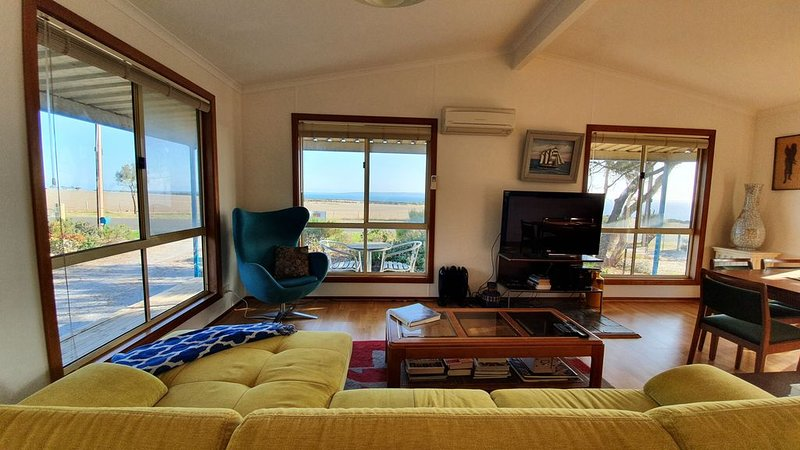 Island & Sea Views: Getaway Cottage* Cape Jervis, holiday rental in Delamere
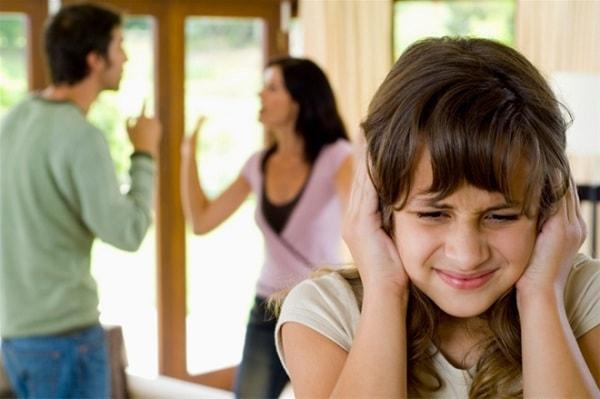 Nguyên nhân và biểu hiện của bệnh trầm cảm ở trẻ em 1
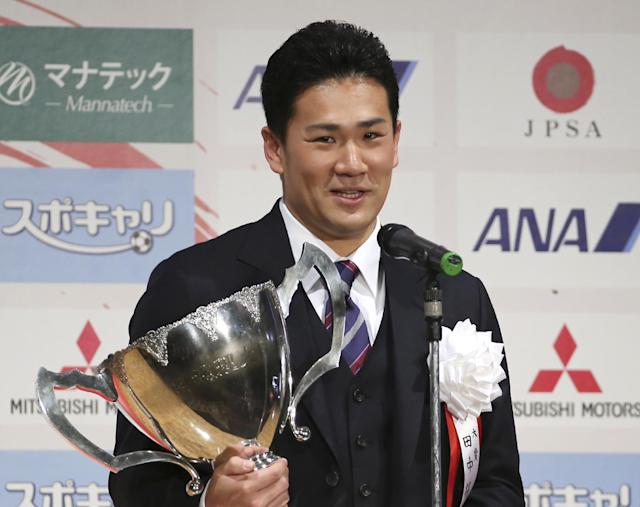 Japanese star pitcher Masahiro Tanaka of Rakuten Golden Eagles poses with his grand prix trophy during an awarding ceremony of the Japan Professional Sports Award in Tokyo, Friday, Dec. 27, 2013. All 30 major league teams have been notified that the 30-day period to sign the 25-year-old right-hander began at 1300 GMT Thursday, according to Major League Baseball spokesman Michael Teevan. Clubs have until 2200 GMT on Jan. 24 to attempt to reach an agreement with the ace. (AP Photo/Koji Sasahara)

_ _ _

Your copy should match the data above exactly, apart from the pictures.

 Island & Sea Views: Getaway Cottage* Cape Jervis, holiday rental in Delamere
 Nguyên nhân và biểu hiện của bệnh trầm cảm ở trẻ em 1
 Japanese star pitcher Masahiro Tanaka of Rakuten Golden Eagles poses with his grand prix trophy during an awarding ceremony of the Japan Professional Sports Award in Tokyo, Friday, Dec. 27, 2013. All 30 major league teams have been notified that the 30-day period to sign the 25-year-old right-hander began at 1300 GMT Thursday, according to Major League Baseball spokesman Michael Teevan. Clubs have until 2200 GMT on Jan. 24 to attempt to reach an agreement with the ace. (AP Photo/Koji Sasahara)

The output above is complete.